Darcy Pozza – Acredito que o quase fracasso do selo-pedágio deve-se a sua imagem negativa perante a opinião pública. Foi mal lançado. A idéia foi vendida de forma errada, de tal modo que a população ficou convencida de que a relação custo-benefício seria desfavorável ao usuário. Começou com a suspeita de que o dinheiro arrecadado seria desviado para outras finalidades, quando sabemos que isso não acontece. Precisamos encontrar uma forma para o Estado dotar o setor de transportes de mais recursos e salvar a malha rodoviária do país, cujo valor investido é 50% superior à dívida externa. Há um movimento ganhando vulto, no sentido de se voltar a cobrar o imposto único (extinto pela Constituinte), para formar o Fundo Rodoviário Nacional. Ou seja, que a contribuição se faça no momento em que o usuário abasteça o veículo. Acho que seria uma forma mais simples e mais eficaz
BT – Mas, para isso, seria necessário alterar a Constituição.

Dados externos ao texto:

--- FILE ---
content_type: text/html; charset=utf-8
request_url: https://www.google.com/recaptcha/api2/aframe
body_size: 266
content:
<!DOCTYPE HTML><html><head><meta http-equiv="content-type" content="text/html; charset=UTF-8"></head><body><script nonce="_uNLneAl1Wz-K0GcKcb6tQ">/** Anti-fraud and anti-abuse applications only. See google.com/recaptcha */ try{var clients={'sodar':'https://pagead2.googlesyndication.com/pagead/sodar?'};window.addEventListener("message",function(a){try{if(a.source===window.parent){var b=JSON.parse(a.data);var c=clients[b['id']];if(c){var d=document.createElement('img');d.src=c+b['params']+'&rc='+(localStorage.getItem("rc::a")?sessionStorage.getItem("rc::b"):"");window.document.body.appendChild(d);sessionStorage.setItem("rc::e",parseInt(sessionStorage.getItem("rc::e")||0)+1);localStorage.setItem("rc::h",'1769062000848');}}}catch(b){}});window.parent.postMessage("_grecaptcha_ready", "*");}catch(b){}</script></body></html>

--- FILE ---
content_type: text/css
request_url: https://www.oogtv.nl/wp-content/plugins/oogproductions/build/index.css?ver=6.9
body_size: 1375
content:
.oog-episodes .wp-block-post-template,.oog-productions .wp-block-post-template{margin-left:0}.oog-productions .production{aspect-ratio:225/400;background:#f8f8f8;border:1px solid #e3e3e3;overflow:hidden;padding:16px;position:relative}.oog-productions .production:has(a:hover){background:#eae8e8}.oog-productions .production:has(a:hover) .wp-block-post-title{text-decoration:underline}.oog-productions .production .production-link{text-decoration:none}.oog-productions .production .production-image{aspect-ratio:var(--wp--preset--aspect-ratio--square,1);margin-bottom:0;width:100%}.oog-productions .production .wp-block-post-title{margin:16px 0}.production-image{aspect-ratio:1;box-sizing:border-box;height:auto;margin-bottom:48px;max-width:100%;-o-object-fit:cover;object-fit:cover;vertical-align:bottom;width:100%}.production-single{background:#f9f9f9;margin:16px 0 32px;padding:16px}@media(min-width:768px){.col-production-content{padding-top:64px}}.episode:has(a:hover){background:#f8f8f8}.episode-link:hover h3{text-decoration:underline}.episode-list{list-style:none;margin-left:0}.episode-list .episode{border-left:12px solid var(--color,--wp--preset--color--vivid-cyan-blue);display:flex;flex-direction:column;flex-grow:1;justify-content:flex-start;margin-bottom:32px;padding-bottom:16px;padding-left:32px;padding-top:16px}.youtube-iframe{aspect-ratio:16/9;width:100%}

Darcy Pozza – Pode-se fazer isso. Mas não adianta fazer isso agora. Só no novo governo teremos condições de promover uma alteração constitucional, conscientizando a opinião pública da necessidade desses recursos, sob pena de perdermos todo o investimento feito até agora no setor rodoviário.
BT – O próximo governo assume em março. Em novembro, haverá eleições para deputados e senadores. Acha que o Congresso Nacional vai pensar devidamente nesse problema?
Darcy Pozza – Poderemos realizar uma votação em regime de urgência. Em se tratando de um assunto relevante à economia nacional, temos de acreditar na possibilidade dessa alteração.
BT – Como o senhor vê a proposta do governo de alterar a composição do Conselho Nacional do Trânsito (Contran), aumentando o número de representantes do Estado, em detrimento do espaço do setor privado?
Darcy Pozza – Entendo que tanto quanto possível devemos deixar a iniciativa privada atuar na economia. No setor de transportes, claro que não poderia ser diferente. Por isso não estamos vendo com bons olhos esse projeto do Executivo, que aumenta a presença do governo no Contran. Acho que devemos pelo menos promover o equilíbrio entre o poder público e o privado, para que os assuntos discutidos pelo Conselho sejam tratados com maior isenção. O projeto de lei ainda vai ser apreciado pela Comissão de Transportes, e iremos nos empenhar para aumentar o espaço das entidades privadas nessa composição.
Nota: (Atualmente o Contran é constituído por sete representantes do setor público e seis da iniciativa privada. O projeto de lei 824/88 ao Executivo inclui mais nove membros nessa formação, sete dos quais do governo.